Start of Data to use

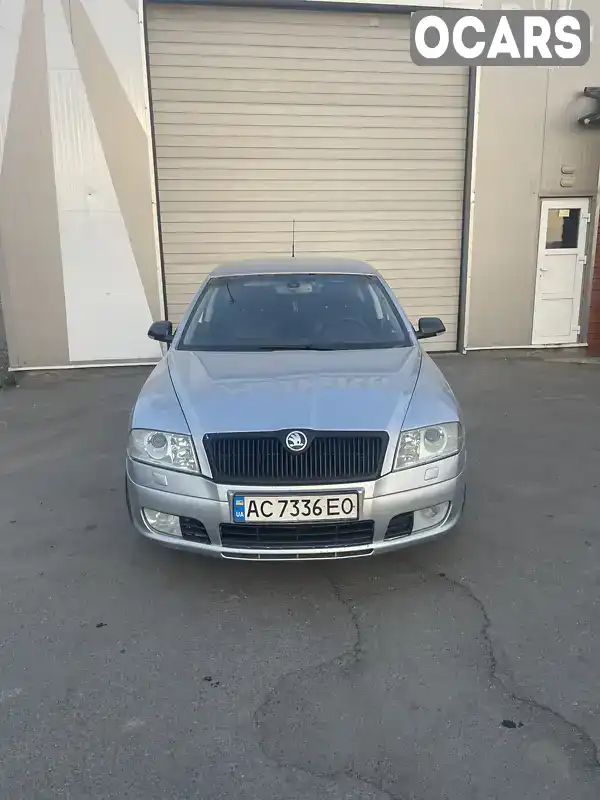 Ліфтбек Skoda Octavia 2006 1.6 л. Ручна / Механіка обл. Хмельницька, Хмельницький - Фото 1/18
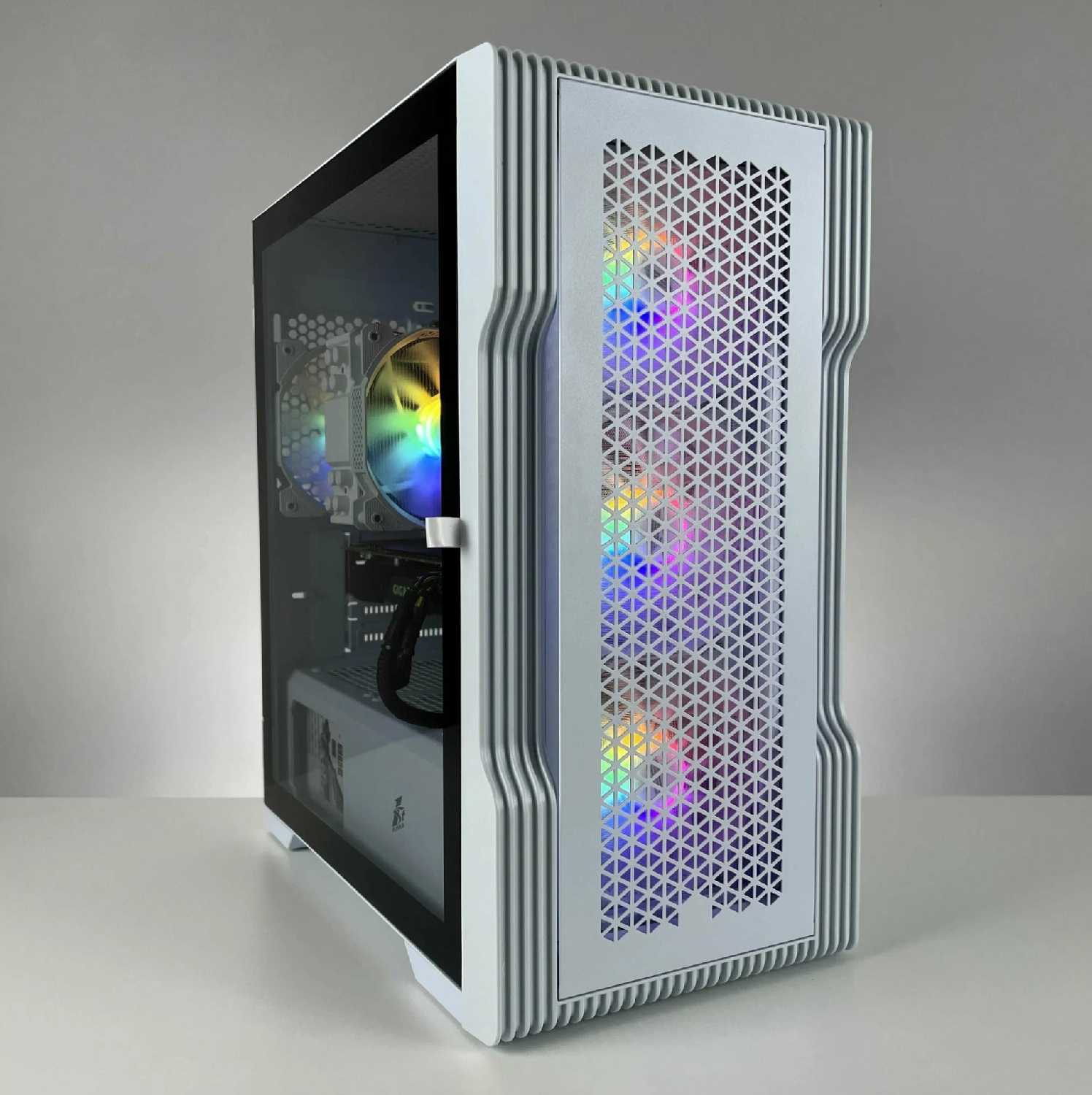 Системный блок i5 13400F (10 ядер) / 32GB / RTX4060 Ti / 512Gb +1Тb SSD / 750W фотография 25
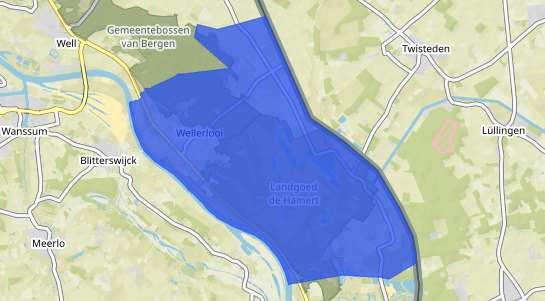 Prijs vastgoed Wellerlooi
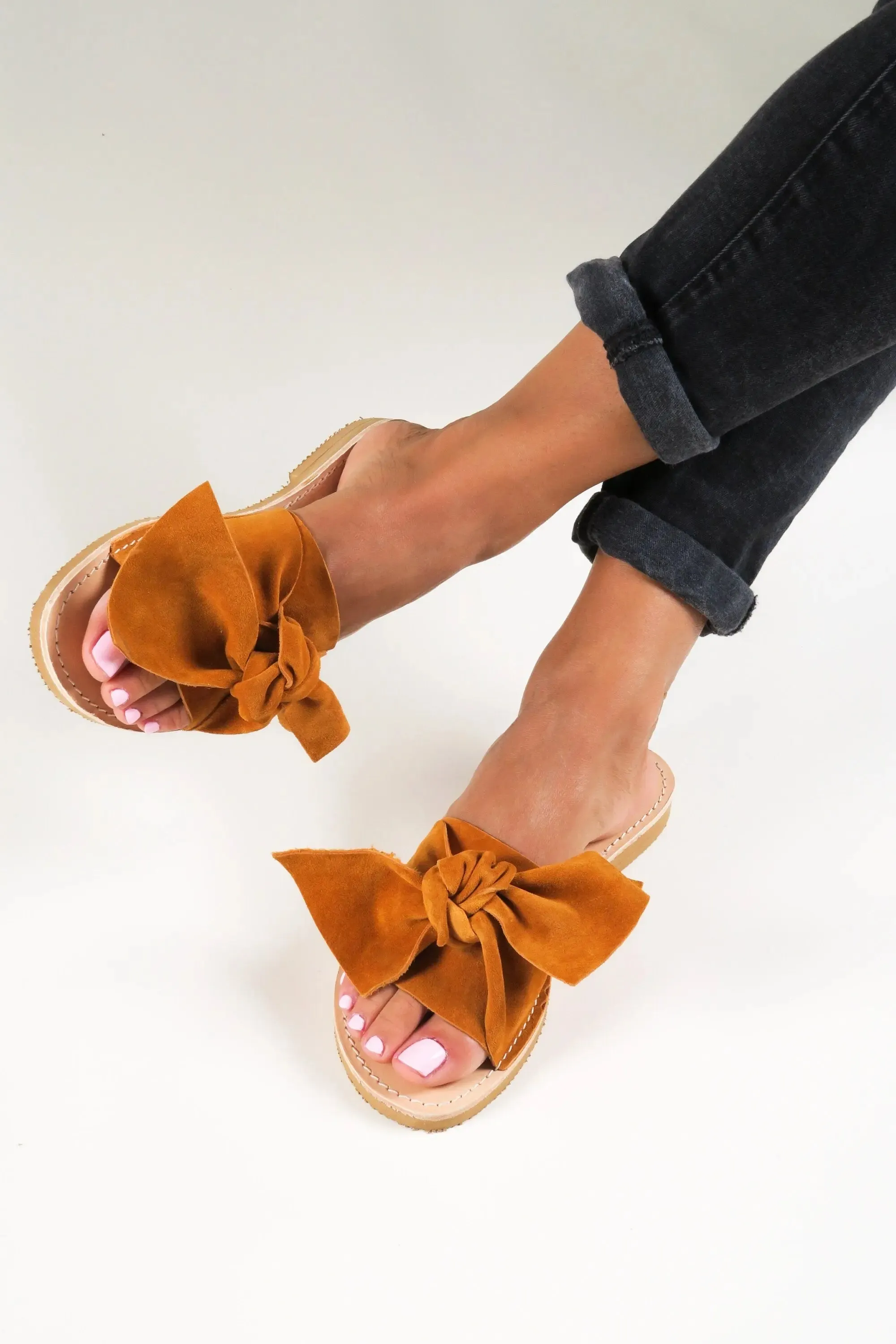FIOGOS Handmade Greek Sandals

End of Data to use
Start of Data to use

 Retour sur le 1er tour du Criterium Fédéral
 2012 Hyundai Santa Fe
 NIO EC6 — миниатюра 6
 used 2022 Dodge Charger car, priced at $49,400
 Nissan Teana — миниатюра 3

End of Data to use

_Instructions for the task_
Copy every line above that holds the word "миниатюра".

_Solution to this problem_
 NIO EC6 — миниатюра 6
 Nissan Teana — миниатюра 3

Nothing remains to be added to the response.